Le preziose: con questo titolo apro articoli che parlano di donne di ieri, l’altro ieri, oggi che, come le preziose del settecento hanno agito o vissuto per lasciare il testimone alle altre.

“Il conte Lev Tolstoj si sveglia di soprassalto, alle tre di notte, nella sua vecchia tenuta di Jasnaja Poljana, immersa nel silenzio e nel freddo. All’improvviso sente dei passi, un rumore di porte che si aprono. Intravede una luce provenire dal suo studio: è la moglie Sofja che cerca qualcosa, che fruga di nascosto tra le sue carte. Quella donna con cui divide la vita da mezzo secolo, ormai, non smette di tiranneggiarlo, di controllarlo, di spiare ogni suo passo. Da quando, l’anno prima, il marito ha stilato un testamento in cui dichiara di rinunciare a tutti i suoi diritti d’autore, Sofja non fa che minacciare il suicidio, scoppiare in lacrime, accusarlo di crudeltà, esibirsi in plateali scenate di gelosia, tentare di blandirlo e tramare alle sue spalle, insieme ai figli maschi, per farlo interdire. Esasperato dalla guerra che si consuma tra le pareti di casa, lo scrittore russo, pochi giorni prima, ha avuto un colpo apoplettico, dal quale però si è ripreso subito. Per distrarsi, ha cominciato a leggere I fratelli Karamazov, del suo eterno rivale Dostoevskij. Ma adesso niente più può trattenerlo: la misura è colma” (Soli eravamo – Fabrizio Coscia).

Il grande scrittore si alza, prepara un bagaglio, scrive due righe alla moglie da cui sta fuggendo e a ottantadue anni, malato, insieme alla figlia Alexandra lascia definitivamente casa sua. “Dove si potrebbe andare per essere lontani?” chiede. Questo desiderio fortissimo di fuga getta per sempre un’ombra sulla povera moglie Sofja. Lei prova a raggiungerlo ma lui non la ammetterà al proprio capezzale, nella stazioncina di Astàpovo, dove morirà sette giorni dopo, il 27 ottobre1910. Sofja sarà per sempre la Santippe moglie del conte Tolstoj.

Quando il conte Tolstoj, trentaquattro anni, il 23 settembre 1862, chiese alla diciottenne Sofja di diventare sua moglie, voleva che non ci fossero segreti tra loro. Lev consegnò a Sofja i suoi diari in cui descriveva le sue passate relazioni intime con altre donne, tra cui una serva di umili origini contadine, dalla quale aveva avuto un figlio fuori dal matrimonio.

Sofja rimase scioccata dopo aver letto tutte le esplorazioni in campo sessuale del suo futuro marito, ma andò comunque avanti verso il matrimonio. “Tutto il suo passato è così orribile per me, che penso che non sarò mai in pace con lui”, scrisse Sofja.

##########

- LE TUE ISTRUZIONI
Rispondi in base al testo sulla moglie di Tolstoj.
(a) A che ora si sveglia Tolstoj nella tenuta di Jasnaja Poljana?
(b) Con chi lascia definitivamente casa lo scrittore, a ottantadue anni?
(c) Quanti anni aveva Sofja quando Tolstoj le chiese di diventare sua moglie?

##########

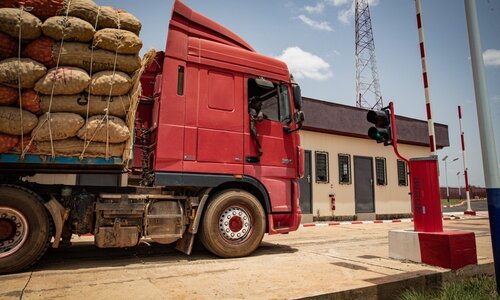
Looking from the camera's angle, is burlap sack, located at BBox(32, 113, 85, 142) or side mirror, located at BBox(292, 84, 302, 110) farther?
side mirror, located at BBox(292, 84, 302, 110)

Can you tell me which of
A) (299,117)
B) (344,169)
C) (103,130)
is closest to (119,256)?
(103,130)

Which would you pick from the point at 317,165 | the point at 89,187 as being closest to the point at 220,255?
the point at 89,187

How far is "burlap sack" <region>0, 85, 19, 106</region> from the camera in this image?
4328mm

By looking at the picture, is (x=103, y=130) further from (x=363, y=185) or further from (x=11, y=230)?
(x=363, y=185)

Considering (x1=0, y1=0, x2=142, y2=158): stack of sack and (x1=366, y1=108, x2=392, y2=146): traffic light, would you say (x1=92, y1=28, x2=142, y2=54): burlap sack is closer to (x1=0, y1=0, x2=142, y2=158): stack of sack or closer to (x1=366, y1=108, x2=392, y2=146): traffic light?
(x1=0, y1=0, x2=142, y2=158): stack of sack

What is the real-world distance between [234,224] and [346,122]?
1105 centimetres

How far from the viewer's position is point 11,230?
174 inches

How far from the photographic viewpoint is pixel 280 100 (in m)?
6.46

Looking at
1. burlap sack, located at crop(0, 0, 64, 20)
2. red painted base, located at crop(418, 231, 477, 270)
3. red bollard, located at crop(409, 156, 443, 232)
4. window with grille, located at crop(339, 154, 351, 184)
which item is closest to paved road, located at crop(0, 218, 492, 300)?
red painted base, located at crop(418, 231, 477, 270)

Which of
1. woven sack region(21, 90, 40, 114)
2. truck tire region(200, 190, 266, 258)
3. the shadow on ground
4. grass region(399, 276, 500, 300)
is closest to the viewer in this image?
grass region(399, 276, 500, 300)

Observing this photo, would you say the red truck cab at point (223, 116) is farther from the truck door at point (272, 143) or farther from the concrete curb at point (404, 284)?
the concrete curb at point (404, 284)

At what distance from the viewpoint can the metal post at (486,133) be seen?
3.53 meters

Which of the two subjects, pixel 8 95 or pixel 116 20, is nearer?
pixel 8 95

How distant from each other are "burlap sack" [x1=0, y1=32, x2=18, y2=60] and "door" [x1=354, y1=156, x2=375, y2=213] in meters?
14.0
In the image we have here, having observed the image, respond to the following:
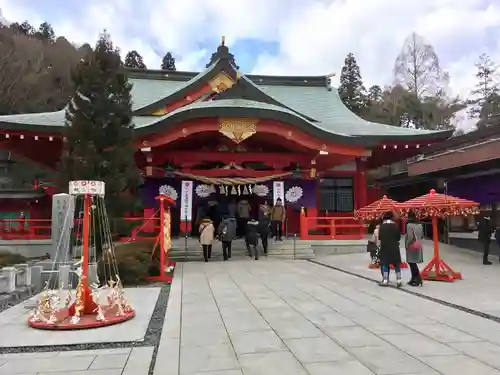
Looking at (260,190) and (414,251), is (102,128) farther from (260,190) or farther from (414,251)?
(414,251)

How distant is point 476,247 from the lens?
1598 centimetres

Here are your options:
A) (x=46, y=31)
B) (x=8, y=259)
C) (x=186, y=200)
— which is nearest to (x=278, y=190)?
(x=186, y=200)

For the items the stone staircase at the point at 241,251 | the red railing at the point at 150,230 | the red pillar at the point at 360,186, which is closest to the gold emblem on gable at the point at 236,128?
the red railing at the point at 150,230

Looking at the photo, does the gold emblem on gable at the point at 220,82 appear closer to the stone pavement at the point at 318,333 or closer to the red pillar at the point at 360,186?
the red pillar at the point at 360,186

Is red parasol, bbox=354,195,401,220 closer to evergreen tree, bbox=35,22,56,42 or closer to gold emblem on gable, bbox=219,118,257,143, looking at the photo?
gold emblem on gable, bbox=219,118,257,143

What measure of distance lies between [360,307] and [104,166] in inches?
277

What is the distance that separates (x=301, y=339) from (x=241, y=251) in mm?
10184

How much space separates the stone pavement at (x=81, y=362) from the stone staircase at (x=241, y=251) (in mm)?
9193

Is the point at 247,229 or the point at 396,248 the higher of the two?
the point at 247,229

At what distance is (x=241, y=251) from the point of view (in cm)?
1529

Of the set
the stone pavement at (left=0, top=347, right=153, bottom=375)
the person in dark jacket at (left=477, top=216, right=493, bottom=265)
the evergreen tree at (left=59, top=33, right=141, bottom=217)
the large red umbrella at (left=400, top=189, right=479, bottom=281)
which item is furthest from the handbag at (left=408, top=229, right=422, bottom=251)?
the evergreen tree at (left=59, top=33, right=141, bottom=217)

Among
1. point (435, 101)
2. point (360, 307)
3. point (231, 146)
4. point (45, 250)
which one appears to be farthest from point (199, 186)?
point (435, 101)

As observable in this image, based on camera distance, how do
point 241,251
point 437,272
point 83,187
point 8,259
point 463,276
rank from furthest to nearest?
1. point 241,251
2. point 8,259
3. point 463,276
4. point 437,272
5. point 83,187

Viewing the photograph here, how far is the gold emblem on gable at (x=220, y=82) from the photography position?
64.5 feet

##########

- SOLUZIONE SCRITTA
(a) Tolstoj si sveglia alle tre di notte.
(b) Lascia casa insieme alla figlia Alexandra.
(c) Sofja aveva diciotto anni.